* [Document source]:
○ ○ ○ ○

En référence aux hussards noirs de la République

Valéry Igounet raconte ce qui s’est passé, il y a trois ans, au collège Le Bois d’Aulne de Conflans-Sainte-Honorine (Yvelines), avec la précision journalistique des diseurs de vérités professionnels qui mettent un point d’honneur à analyser les faits avec une rigueur scientifique, à les décrire dans leur enchaînement, à préciser leur contexte, et qui tiennent toute émotion à l’écart de l’observation parce que l’exactitude des faits qu’ils rapportent garantit leur honnêteté. Elle le fait avec minutie, avec le souci du détail, en intégrant dans la mise en dessins de son récit des extraits de témoignages, discussions, messages, etc..

Intitulée Crayon noir, en référence aux hussards noirs de la Troisième République, pères transmetteurs de la laïcité, cette enquête graphique fera sans doute référence, par sa modernité, dans le traitement des faits de société. La Région Occitanie n’a pas hésité à financer sa diffusion dans tous les lycées et elle a bien fait : cette œuvre d’utilité civique fournira une arme de résistance intellectuelle à tous les profs que les fanatiques menacent de mort parce qu’ils ouvrent l’esprit de leurs élèves à la raison critique.

Compte tenu de l’actualité récente, il serait même judicieux de diffuser cet album dans tous les collèges et lycées de France, et pas seulement dans les établissements scolaires de notre région. En commençant, symboliquement, par ceux de Conflans-Sainte-Honorine et d’Arras.

  • Crayon noir. Samuel Paty, histoire d’un prof, Valérie Igounet, Guy Le Besnerais, Studiofact éditions, 160 pages, 23€.

L’investigation en BD

Aurel est devenu un dessinateur tout terrain. À ses débuts, il y a vingt ans, cet Ardéchois “émigré” très tôt à Montpellier, de son vrai nom Aurélien Froment, était déjà très éclectique. Son crayon affectionnait les artistes autant que les hommes politiques. Il pigeait à la fois pour Coca’zine, un journal gratuit qui était alors une référence culturelle régionale, et pour le quotidien communiste L’Hérault du Jour. Dans le premier,  il croquait les musiciens en tournée et tenait une chronique humoristique ; dans le second, il illustrait les audiences de certains procès. Les lecteurs de La Gazette de Sète se souviennent aussi de ses savoureux croquis de Georges Frêche, qu’il dessinait avec gourmandise.

○ ○ ○ ○

Brèves légendes descriptives
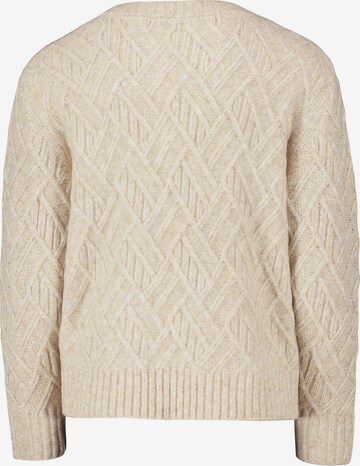 Pull-over Betty & Co en beige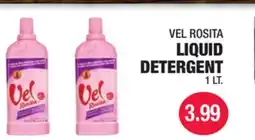 Carnicerias Jimenez VEL ROSITA LIQUID DETERGENT offer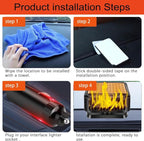 Car Heater for Vehicle,12V Car Heater that Plugs into Cigarette Lighter,Defroster for Car Windshield,2 in 1 Heating & Cooling Fans, Defrost Defogger,Car Plug in Space Heaters for Car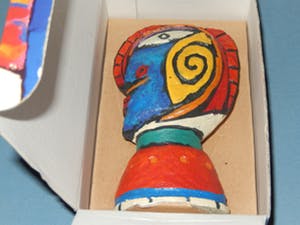 Clemens Briels - sculptuur/flessenstop kopen? Bied vanaf 25!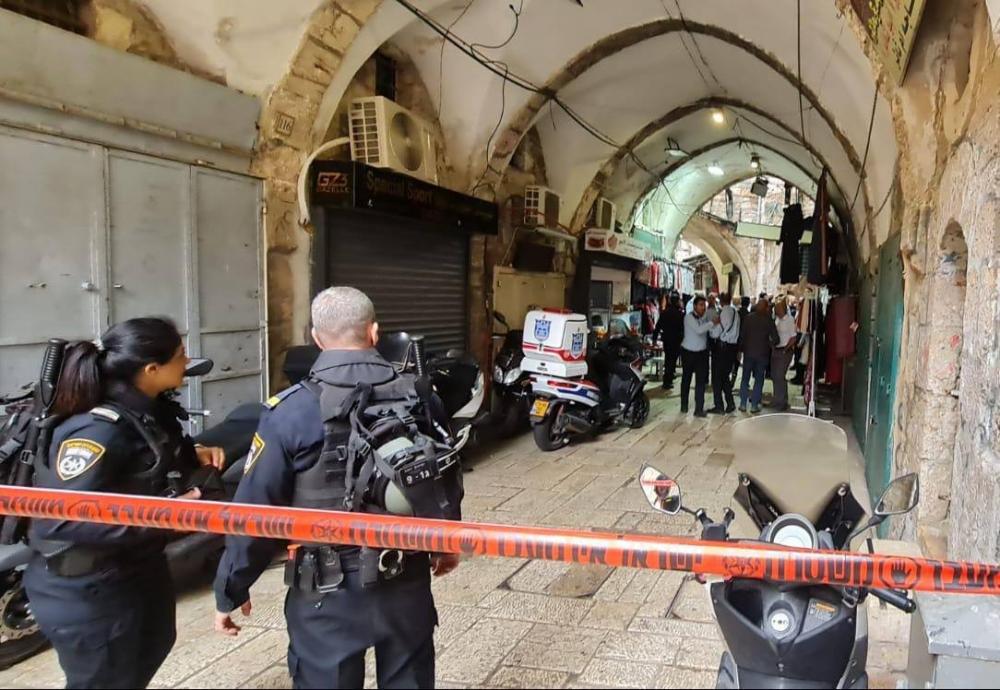 القدس: عملية طعن في البلدة القديمة والاحتلال يزعم اعتقال المنفذ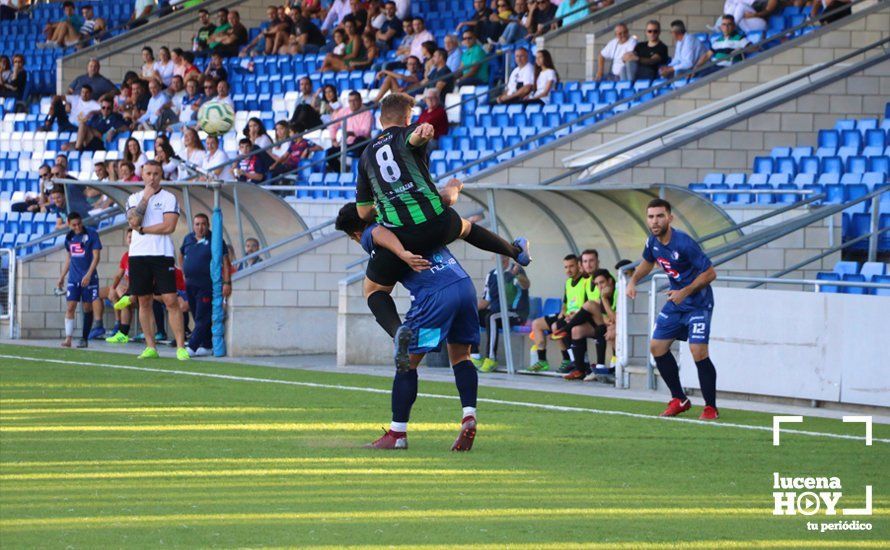 GALERÍA: El Lucecor vuelve a la senda de la victoria frente al Alcázar (2-0)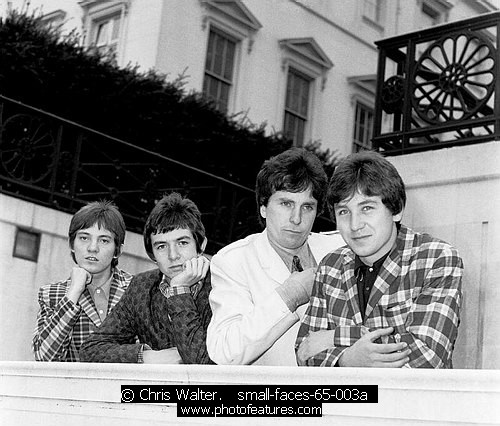 Photo of Small Faces for media use , reference; small-faces-65-003a,www.photofeatures.com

○ ○ ○ ○

* [Mise en pratique]:
1 > Les affirmations suivantes concordent-elles avec le document source ? Pour chacune, répondez par oui ou par non et citez mot pour mot le passage qui tranche. (a) La Région Occitanie a financé la diffusion de l'album dans tous les lycées. (b) L'album Crayon noir compte 200 pages. (c) À ses débuts, Aurel travaillait pour un seul journal.
2 > Recopiez le passage du document source compris entre « En référence aux hussards noirs de la République » et « discussions, messages, etc.. », bornes incluses.

* [Corrigé des exercices]:
1 >
(a) Oui : « La Région Occitanie n’a pas hésité à financer sa diffusion dans tous les lycées ».
(b) Non : « 160 pages ».
(c) Non : « Il pigeait à la fois pour Coca’zine, un journal gratuit qui était alors une référence culturelle régionale, et pour le quotidien communiste L’Hérault du Jour. »

2 >
En référence aux hussards noirs de la République

Valéry Igounet raconte ce qui s’est passé, il y a trois ans, au collège Le Bois d’Aulne de Conflans-Sainte-Honorine (Yvelines), avec la précision journalistique des diseurs de vérités professionnels qui mettent un point d’honneur à analyser les faits avec une rigueur scientifique, à les décrire dans leur enchaînement, à préciser leur contexte, et qui tiennent toute émotion à l’écart de l’observation parce que l’exactitude des faits qu’ils rapportent garantit leur honnêteté. Elle le fait avec minutie, avec le souci du détail, en intégrant dans la mise en dessins de son récit des extraits de témoignages, discussions, messages, etc..